Ellen Tremper begins her critical article stating that Virginia Woolf, just like her character Clarissa from Mrs. Dalloway, enjoyed reading memoirs, but in about the third paragraph the reader discovers what Tremper’s argument really is.  In 1987 John Ferguson wrote an article for the Journal of Modern Literature arguing that Augustus Carmichael was modeled after Thomas De Quincey.  Woolf wrote an essay on his autobiography titled “De Quincey’s Autobiography,” so she does know the man.   (It can be found in The Common Reader:  Second Series.)   Tremper claims that the person Carmichael was modeled after was a man who stayed at Talland House with the family to get away from his wife.  I decided to make a chart of the similarities of the characters, so perhaps you, dear reader, can have a stab at deducing.



Loved Thoby/Andrew
Math Man
Size
Bad Marriage
Opium Habit
Augustus Carmichael
Yes
Yes
Capacious
Yes
Oh yes
Mr. Wolstenholme
perhaps, gave him a gold crown
Yes
Fat cheeks
Yes
No, just grumpy read below
Thomas De Quincey
Did he even know him?
No
Skinny as a rail filed to a needle's width
Well, married beneath his status but loved her.
Yes


In making a simple chart, we find that Mr. Wolstenholme is the clear winner with De Quincey and Carmichael only having the opium use in common.  If by winning you mean a reclusive, opium using, portly poet; then yes, he is the winner.  Tremper does not use a simple chart to argue her point; she employs lines from the holograph manuscript of the novel.  Ferguson uses the opium and marriage as the strongest arguments; however, De Quincey introduced his wife to the Wordsworths who were devastated to hear of her death (165).  Now, if he was ashamed of her, would he have introduced to her to the Wordsworths?
I just bumbled onto something in the web.  As you know, I like to have an image that represents my blog in some way, so I googled Augustus Wolstenholme in images.  Amazingly, I actually found one, but there was also information.  Tremper thought that the real “Woolly One” was not an opium user, but read on:

"Leslie Stephen, the father of the author Virginia Woolf, studied mathematics at Cambridge and held a fellowship at Cambridge from 1854 till 1864. During that period he became friends with Wolstenholme. Several years after Wolstenholme's death, Stephen wrote down details of his own life for his children and in these he refers to Wolstenholme (Conner, Fergusion):-

I think especially of poor old Wolstenholme, called 'the woolly' by you irreverent children, a man whom I had first known as a brilliant mathematician at Cambridge, whose Bohemian tastes and heterodox opinions had made a Cambridge career inadvisable, who tried to become a hermit at Wastdale. He had emerged, married an uncongenial and rather vulgar Swiss girl, and obtained a professorship at Cooper's Hill. His four sons were badly brought up: he was despondent and dissatisfied and consoled himself with mathematics and opium. I liked him or rather was very fond of him, partly from old association and partly because feeble and faulty as he was, he was thoroughly amiable and clung to my friendship pathetically. His friends were few and his home life wretched. ... [We] had him stay every summer with us in the country. There at least he could be without his wife (Gow)." (I emphasized "opium.")
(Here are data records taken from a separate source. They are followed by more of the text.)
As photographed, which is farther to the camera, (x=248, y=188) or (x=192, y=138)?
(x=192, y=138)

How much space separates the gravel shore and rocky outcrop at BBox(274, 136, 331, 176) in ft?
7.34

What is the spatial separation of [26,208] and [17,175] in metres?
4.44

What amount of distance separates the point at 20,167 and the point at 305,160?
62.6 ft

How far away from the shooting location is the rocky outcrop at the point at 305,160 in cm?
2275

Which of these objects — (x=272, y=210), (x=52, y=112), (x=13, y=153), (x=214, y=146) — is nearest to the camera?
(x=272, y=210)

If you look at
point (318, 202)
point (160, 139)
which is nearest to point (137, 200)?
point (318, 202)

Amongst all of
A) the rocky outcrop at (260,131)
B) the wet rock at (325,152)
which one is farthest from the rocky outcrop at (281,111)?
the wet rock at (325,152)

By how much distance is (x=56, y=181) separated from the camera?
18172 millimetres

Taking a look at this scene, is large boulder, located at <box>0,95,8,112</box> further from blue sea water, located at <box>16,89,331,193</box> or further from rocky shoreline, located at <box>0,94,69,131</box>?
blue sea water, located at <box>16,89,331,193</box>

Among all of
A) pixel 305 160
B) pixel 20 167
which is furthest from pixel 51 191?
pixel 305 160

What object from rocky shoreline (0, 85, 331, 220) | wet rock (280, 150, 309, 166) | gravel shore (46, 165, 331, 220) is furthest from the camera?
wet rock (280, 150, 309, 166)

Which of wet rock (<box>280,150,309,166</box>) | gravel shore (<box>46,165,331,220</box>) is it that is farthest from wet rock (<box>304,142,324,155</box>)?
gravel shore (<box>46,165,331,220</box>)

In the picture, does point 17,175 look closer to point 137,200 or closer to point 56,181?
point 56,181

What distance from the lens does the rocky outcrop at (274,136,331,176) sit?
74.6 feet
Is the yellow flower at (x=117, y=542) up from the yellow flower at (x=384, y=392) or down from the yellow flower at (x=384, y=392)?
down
(I am rather excited that I further proved Wolstenholme’s likeness to Carmichael.  Okay, back to our regularly scheduled blogging.)

The other aspect of Ferguson’s article that Tremper takes umbrage at is that he also equates Woolf to Carmichael and De Quincey.  He believes that the opium use of the two men is the same as Woolf’s “inner ocean of depression” (169).  I believe anyone stating that her illness had no effect on her writing would be remiss, because any aspect of the whole as some effect on a person’s life, job, and creativity.  Tremper uses the argument that Woolf used her past to help construct characters in her creations, but that her bouts with mental illness do not equate to the same a De Quincey and Carmichael’s voluntary use of opium.
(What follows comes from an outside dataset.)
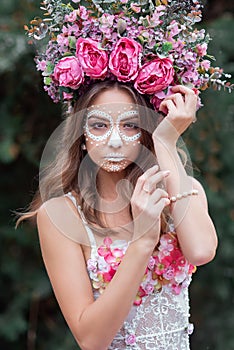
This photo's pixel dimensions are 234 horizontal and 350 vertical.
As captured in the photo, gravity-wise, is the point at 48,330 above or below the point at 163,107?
below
All-in-all, Tremper makes an attempt to disclaim Fergurson's arguments.  I think she proved her argument well, even without my assist. 

Works Cited:
Gow, R. "Joseph Wolstenholme, Leslie Stephen and 'To the Lighthouse.'" Irish Math. Soc. 34 (1995), 40-46.  (This was cited from O'Connor and Robertson below.  I didn't know how to cite a citation within a webpage.)

O'Connor, J.J.  and E. F. Robertson.  “Joseph Wolstenholme Biography.”  The MacTutor History of Mathematics Archive.  24 October 2010.  Web.   June 1998.

Tremper, Ellen.  “’The Earth of our Earliest Life’:  Mr. Carmichael in To the Lighthouse.”  Journal of Modern Literature, XIX, I, Summer, 1994.  pp. 163-171.  Print.